Foi. Nos anos 1960 e 1970, a música de intervenção serviu para trazer aos ouvidos mais distraídos temas muito importantes, mas também bebia muito do sonho de transformar o país. Eles sentiram que a coisa ia acontecer, que o fascismo ia cair. Porque o resto do mundo caminhava para aí. Os Beatles não exerceram a sua influência só até à fronteira de Espanha. Acreditava-se muito nesse mundo novo. Os nossos cantautores de intervenção acreditaram muito nele. Mas esse sonho não aconteceu, foi-se quebrando.

"Preciso que a minha música respire aquilo que está à minha volta. Sinto que tenho essa responsabilidade, mas não condeno quem não o sinta"

Esse mundo novo, que precisava de uma nova consciência para solucionar e tratar alguns problemas, foi-se esfumando. O B Fachada diz que a grande desilusão do Zeca estava relacionada com o facto de a revolução não ter sido cultural, não se ter mexido com a identidade cultural, com os valores do país. Há aí um esmorecimento. Mas o rap contrariou isso. Grande parte dos rappers não vem de sítios bonitos, e isso desperta consciência. Um grito que precisa de ser solto. Por isso sim, o rap acaba por ocupar um espaço que a música de intervenção tinha. Eles gostam da ideia de serem músicos de protesto, de inconformismo em relação a uma realidade que é impossível de aceitar. Mas felizmente ao rap somaram-se outras correntes.
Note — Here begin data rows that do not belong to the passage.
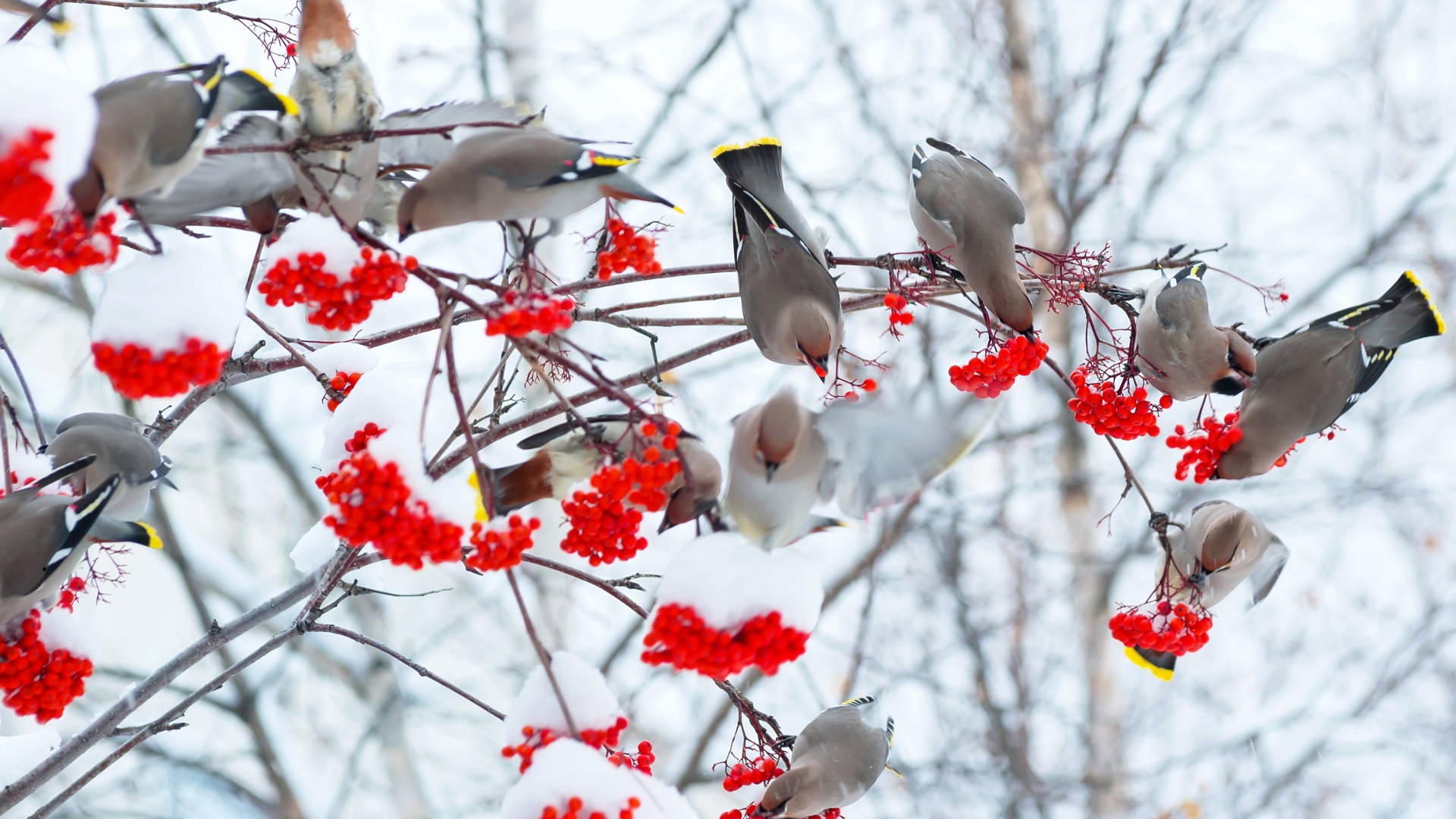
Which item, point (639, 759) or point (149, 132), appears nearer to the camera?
point (149, 132)

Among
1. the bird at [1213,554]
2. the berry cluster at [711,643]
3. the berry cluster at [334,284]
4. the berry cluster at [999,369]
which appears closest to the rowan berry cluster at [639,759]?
the berry cluster at [711,643]

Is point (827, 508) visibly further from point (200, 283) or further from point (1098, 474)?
point (1098, 474)

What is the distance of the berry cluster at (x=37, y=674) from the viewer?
1449mm

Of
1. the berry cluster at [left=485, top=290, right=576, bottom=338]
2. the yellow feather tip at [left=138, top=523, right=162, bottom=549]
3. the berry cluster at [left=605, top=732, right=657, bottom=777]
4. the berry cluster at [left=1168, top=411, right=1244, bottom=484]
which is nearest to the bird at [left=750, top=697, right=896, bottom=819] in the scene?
the berry cluster at [left=605, top=732, right=657, bottom=777]

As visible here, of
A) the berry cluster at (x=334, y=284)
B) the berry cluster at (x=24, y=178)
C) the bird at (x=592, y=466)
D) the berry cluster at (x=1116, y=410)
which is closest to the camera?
the berry cluster at (x=24, y=178)

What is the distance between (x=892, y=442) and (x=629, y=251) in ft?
1.57

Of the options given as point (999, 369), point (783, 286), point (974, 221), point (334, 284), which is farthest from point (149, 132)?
point (974, 221)

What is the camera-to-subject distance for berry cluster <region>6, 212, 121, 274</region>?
41.8 inches

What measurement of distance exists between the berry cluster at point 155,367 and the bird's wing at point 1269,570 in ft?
6.68

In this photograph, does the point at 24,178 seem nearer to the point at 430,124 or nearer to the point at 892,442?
the point at 430,124

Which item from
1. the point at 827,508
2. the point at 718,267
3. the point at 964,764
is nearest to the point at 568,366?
the point at 718,267

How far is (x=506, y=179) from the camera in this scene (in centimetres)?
140

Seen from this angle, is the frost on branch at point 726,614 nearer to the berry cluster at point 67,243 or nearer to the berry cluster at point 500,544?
the berry cluster at point 500,544

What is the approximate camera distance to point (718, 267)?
170 centimetres
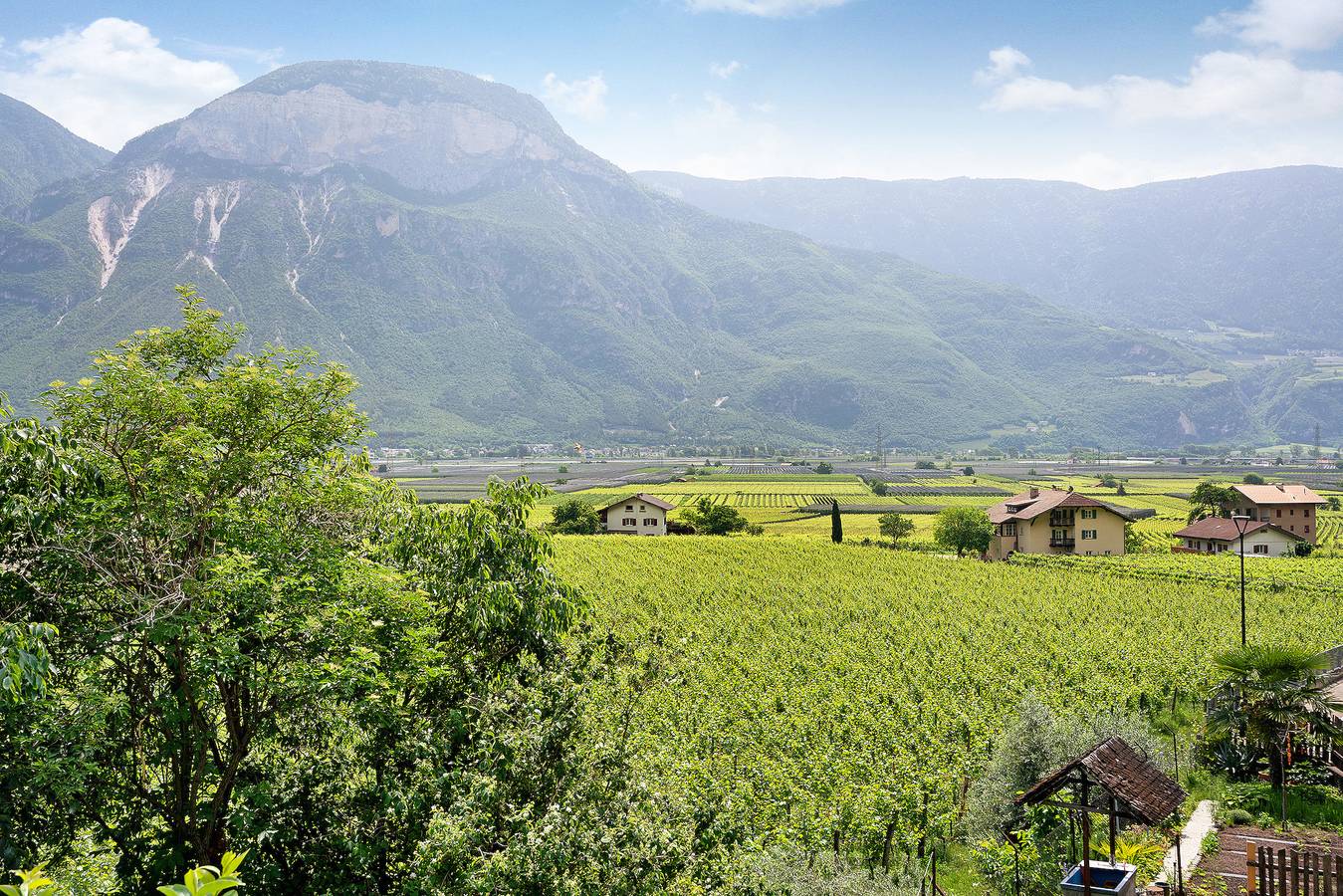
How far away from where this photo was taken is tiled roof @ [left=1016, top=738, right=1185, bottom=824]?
38.8ft

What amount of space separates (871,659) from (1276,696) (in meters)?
14.1

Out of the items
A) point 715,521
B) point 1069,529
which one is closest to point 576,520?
point 715,521

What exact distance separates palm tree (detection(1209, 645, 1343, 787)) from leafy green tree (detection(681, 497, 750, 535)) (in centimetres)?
6260

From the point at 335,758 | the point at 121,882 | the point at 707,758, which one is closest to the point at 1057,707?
the point at 707,758

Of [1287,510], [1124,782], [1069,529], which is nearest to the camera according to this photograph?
[1124,782]

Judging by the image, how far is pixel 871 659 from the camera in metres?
31.3

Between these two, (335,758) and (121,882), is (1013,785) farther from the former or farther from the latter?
(121,882)

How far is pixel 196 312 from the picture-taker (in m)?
10.6

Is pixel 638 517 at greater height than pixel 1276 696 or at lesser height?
lesser

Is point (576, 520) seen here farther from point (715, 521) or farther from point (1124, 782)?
point (1124, 782)

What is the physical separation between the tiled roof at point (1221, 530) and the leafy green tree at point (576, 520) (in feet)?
170

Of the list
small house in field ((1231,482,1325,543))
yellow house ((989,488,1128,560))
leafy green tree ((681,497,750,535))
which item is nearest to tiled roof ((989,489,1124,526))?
yellow house ((989,488,1128,560))

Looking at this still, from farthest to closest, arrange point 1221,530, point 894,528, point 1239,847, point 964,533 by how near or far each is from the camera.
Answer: point 894,528 < point 964,533 < point 1221,530 < point 1239,847

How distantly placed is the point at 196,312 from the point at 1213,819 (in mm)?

Podemos falar de um movimento de música de intervenção em Portugal atualmente?

Há gente muito adormecida, mas também há muita gente consciente, com vontade que a música seja muito mais do que a letra que fala de mais um desamor com as mesmas palavras que foram utilizadas em 30 mil outras canções. Há miúdos em Setúbal que estão a fazer coisas maravilhosas, de quem pensa. Não é precipitado dizer que estamos a viver outra vaga. Há pessoas com uma consciência muito latente, com muita vontade de que a música sirva para algo mais do que para passar na esplanada.

Perante o reaparecimento do discurso da extrema-direita, os músicos têm o dever de aguçar a sua combatividade?

Não sei se podemos chamar-lhe dever. Há um perigo nesta questão de tentar fazer música de intervenção, que é o moralismo. É fácil de repente tornarmo-nos no diácono Remédios. Isso também é errado. A Nina Simone dizia: "não sei em relação aos outros mas, quanto a mim, preciso que a música seja o reflexo da minha realidade". Era muito engajada com a questão dos direitos civis nos EUA. É um bocado isso. Não sei o que os outros querem fazer com a música, mas o que eu quero fazer é isto. Preciso que a minha música respire aquilo que está à minha volta. Sinto que tenho essa responsabilidade, mas não condeno quem não o sinta. A área da arte e da criação quer-se livre.

Que utopia é que a sua arte propõe?

Um pouco aquilo em que o Zeca acreditava, o Homem Novo. Que olha nos olhos, seguindo a lei da dignidade. Perceber a dignidade na humanidade, criar uma série de estruturas onde possamos assentar essa ideia. A paz, o pão, a habitação, saúde, educação, como na canção do Sérgio Godinho. São ideias que estão a ser batidas desde a década de 1970 na música de intervenção portuguesa, mas continuamos a ter as mesmas temáticas, com nuances nos problemas. A utopia é a da dignidade humana. Que tenhamos comida, respeito no trabalho, que o trabalho seja pago de forma igual entre homens e mulheres, que a educação sofra uma revolução nos princípios de cidadania que deve imprimir.